2 new pix, how him and spend our time togther: him a big huffy ball occasionally poking his head out lol

We are working together. But I'm not giving up. More pix to come.


----------



## hanhan27 (May 12, 2011)

Oh my! Is his coloring really as dark as the pictures make it look? He is so handsome.


----------



## shortnerdy (Jul 3, 2011)

hanhan27 said:


> Oh my! Is his coloring really as dark as the pictures make it look? He is so handsome.


Hello Hanhan,

Nah not that dark here's a repost from another thread of him being stubborn in the bath. He was proving he could ball up even in a foot of water hahahah "Mum, NO NAIL CLIP!!l


----------



## DexterTheHog (May 22, 2011)

hahaha dawww look at him float! So cute!!


----------



## shaelikestaquitos (Feb 2, 2010)

He's sooo cute!

And sooo chunky!
But obviously not overweight since he seems to be able to roll up fully! Just a chunky monkey


----------



## shortnerdy (Jul 3, 2011)

shaelikestaquitos said:


> He's sooo cute!
> 
> And sooo chunky!
> But obviously not overweight since he seems to be able to roll up fully! Just a chunky monkey


Sheldon perfers the term "fluffy" lol. He can do the full ball he just does partial in the bath or he gets a face full of water hahaha


----------



## shetland (Sep 2, 2008)

The pictures are wonderful! Thank you.


----------



## shortnerdy (Jul 3, 2011)

Someone looks fat and grouchy in this pic!

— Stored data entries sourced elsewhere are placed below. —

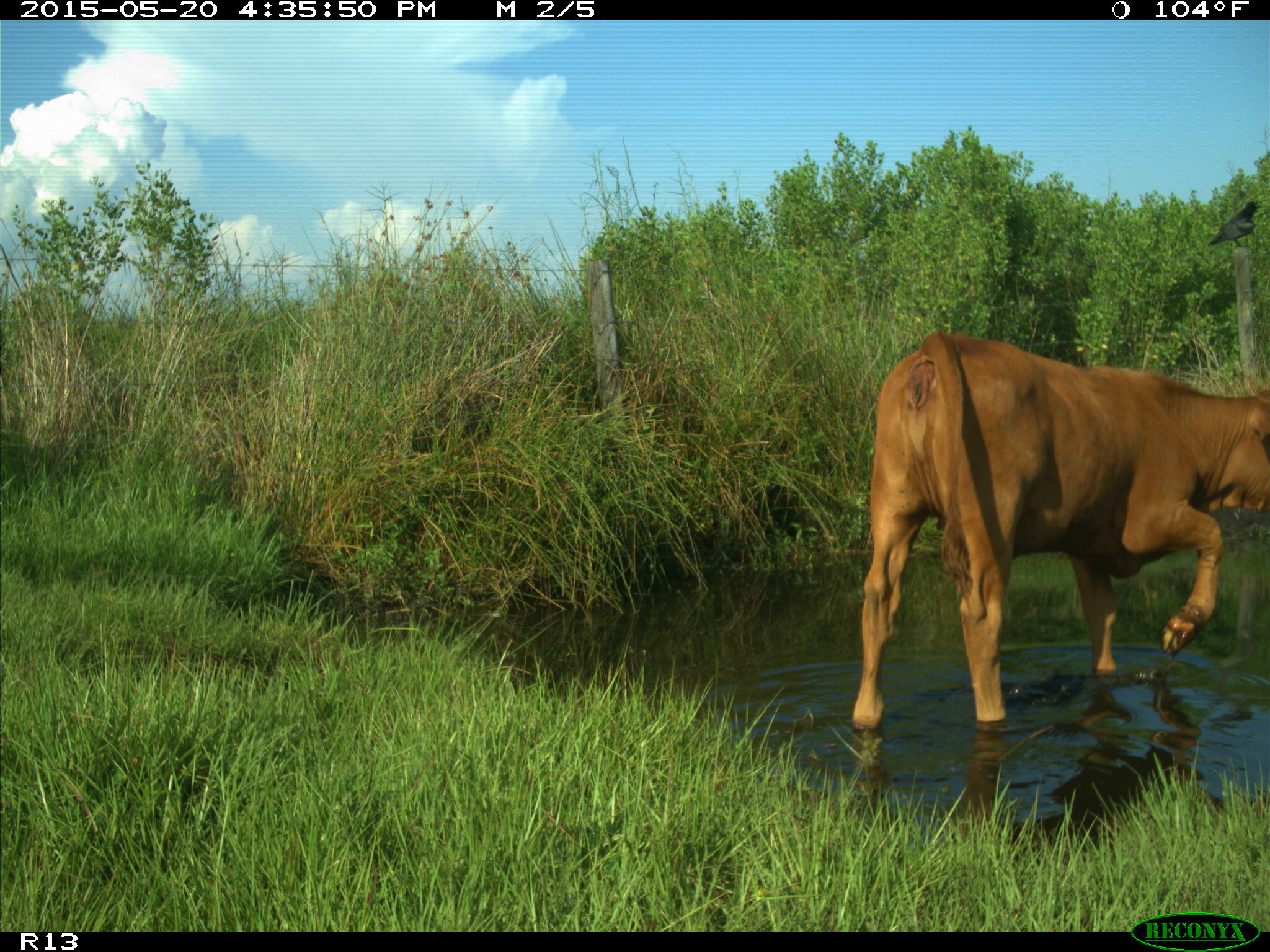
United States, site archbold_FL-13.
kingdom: Animalia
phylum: Chordata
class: Mammalia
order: Artiodactyla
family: Bovidae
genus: Bos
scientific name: Bos taurus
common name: domestic cow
Bos taurus (domestic cow).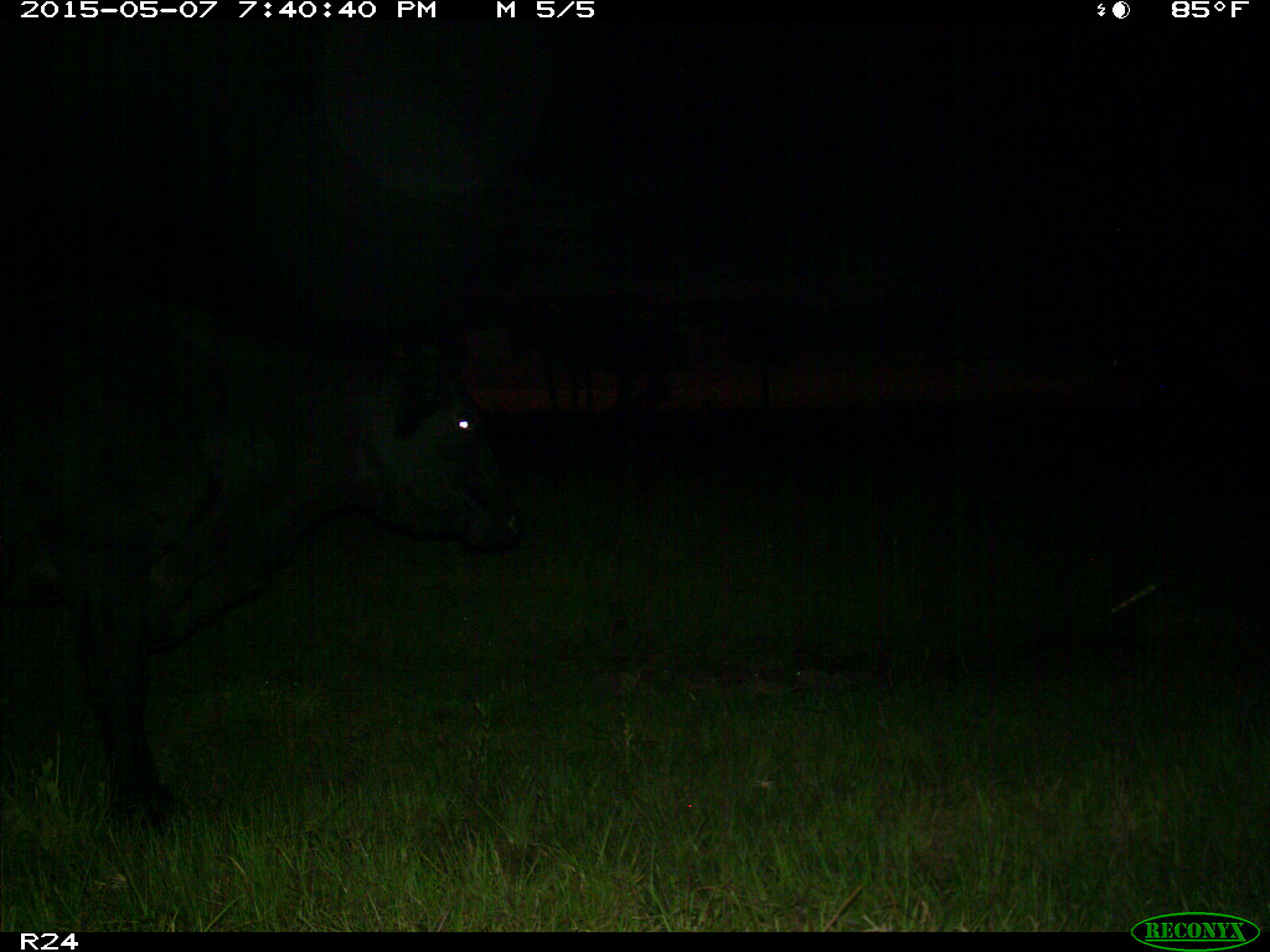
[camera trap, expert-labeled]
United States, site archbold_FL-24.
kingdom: Animalia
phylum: Chordata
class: Mammalia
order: Artiodactyla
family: Bovidae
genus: Bos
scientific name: Bos taurus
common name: domestic cow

Also: you can see his poor nails here and can understand my desperation to cut them


----------



## Guest (Jul 15, 2011)

shortnerdy said:


> Someone looks fat and grouchy in this pic!
> 
> Also: you can see his poor nails here and can understand my desperation to cut them


Still adorable, keep at it on the clip attempts! Is he a sound enough sleeper to not notice you clipping in his sleep?


----------



## shortnerdy (Jul 3, 2011)

@twcogar 

Nope he wakes the second I open his cage


----------



## PJM (May 7, 2010)

Sheldon is a cute grump! Much like my Pepper.  Keep it up & hopefully he'll get more used to you. He really is cute though!


----------